# Traffic stop nets 28-year fugitive



## Gil (Jun 15, 1998)

Traffic stop nets 28-year fugitive
Austin, TX, Mar. 17 (UPI) -- A traffic stop for an expired registration tag allowed an Austin, Texas, police officer to solve a 28-year-old mystery and return a prison escapee to jail. 

Steve Johnson, 52, awaited word Thursday from North Carolina authorities regarding extradition after Austin police determined he was an escapee who had made a new life for himself since he fled prison in 1977, the Austin American-Statesman reported.

Austin Police officer Ryan Huling pulled Johnson over Tuesday night for a license tag violation. He checked for outstanding warrants and found one from North Carolina.

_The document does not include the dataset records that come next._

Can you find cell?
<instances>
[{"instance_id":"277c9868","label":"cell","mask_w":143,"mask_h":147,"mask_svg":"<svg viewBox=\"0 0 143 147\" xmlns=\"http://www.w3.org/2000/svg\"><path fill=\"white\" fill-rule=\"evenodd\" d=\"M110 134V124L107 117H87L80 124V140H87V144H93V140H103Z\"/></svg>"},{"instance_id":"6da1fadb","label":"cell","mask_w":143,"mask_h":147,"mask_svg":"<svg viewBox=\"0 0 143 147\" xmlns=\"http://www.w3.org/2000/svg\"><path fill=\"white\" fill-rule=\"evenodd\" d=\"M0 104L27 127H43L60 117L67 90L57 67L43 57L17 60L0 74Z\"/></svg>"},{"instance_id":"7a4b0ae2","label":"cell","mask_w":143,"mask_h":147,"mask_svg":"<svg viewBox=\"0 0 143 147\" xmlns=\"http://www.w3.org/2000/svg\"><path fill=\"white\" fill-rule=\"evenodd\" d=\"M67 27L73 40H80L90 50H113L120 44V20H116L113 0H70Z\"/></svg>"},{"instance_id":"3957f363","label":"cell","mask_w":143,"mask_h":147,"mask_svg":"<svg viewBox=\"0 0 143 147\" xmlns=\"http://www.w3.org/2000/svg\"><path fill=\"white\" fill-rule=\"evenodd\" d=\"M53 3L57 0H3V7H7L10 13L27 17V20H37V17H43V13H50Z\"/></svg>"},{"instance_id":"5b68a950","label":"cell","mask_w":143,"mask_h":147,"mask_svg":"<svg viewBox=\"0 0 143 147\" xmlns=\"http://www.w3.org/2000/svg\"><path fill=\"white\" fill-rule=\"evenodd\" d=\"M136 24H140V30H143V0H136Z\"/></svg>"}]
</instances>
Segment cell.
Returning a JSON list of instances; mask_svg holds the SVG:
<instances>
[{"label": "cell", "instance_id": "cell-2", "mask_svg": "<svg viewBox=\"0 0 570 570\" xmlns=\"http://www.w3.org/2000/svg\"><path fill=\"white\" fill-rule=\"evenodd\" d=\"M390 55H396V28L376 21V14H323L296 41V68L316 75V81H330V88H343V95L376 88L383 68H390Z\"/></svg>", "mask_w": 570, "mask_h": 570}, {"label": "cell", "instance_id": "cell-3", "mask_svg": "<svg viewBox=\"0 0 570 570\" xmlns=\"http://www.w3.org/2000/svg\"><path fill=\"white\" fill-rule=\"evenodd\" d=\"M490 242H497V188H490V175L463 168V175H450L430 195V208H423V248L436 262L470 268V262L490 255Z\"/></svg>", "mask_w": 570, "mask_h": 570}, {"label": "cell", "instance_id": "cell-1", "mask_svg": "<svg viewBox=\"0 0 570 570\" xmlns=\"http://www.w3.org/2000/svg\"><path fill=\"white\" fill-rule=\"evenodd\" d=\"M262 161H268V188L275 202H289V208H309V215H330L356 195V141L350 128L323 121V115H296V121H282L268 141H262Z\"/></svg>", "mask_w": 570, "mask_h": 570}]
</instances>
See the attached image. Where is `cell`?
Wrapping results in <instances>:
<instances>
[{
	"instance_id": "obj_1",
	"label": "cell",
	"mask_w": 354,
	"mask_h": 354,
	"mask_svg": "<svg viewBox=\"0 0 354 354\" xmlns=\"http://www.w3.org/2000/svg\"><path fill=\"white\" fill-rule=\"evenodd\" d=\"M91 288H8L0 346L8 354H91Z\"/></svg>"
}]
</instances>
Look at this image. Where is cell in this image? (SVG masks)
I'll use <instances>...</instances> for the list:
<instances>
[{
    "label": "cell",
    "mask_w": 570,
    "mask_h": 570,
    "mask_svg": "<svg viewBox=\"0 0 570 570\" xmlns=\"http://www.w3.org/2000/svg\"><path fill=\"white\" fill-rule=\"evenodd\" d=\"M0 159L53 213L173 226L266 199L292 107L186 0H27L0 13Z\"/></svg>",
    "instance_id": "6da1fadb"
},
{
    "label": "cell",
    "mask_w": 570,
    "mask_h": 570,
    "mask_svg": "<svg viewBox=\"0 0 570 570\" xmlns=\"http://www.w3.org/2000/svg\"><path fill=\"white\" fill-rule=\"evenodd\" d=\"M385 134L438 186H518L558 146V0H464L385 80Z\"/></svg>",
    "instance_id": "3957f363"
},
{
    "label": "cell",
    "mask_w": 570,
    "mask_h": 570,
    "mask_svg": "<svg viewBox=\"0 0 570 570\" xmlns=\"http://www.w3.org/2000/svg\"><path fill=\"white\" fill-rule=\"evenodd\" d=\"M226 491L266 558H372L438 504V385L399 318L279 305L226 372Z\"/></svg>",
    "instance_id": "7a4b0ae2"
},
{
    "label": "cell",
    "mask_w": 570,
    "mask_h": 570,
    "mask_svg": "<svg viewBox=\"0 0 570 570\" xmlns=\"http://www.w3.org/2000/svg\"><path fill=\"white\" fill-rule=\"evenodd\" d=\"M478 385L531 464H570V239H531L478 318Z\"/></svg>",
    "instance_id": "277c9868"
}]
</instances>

Authorities confirmed Johnson to be an escapee through fingerprints.

Johnson was found to actually be Raymond Scully, who was convicted in 1975 of selling drugs and escaped from a prison bus in 1977.

He told the newspaper he'd lived in Arizona and Massachusetts before settling in Texas. He met his future wife in Phoenix, but didn't tell her of his past until three years into their marriage when they were to meet his parents and he needed to explain why they had a different name.

Johnson told the American-Statesman he had no hard feelings against Huling, calling the officer "the most intelligent and thorough cop in Texas."


----------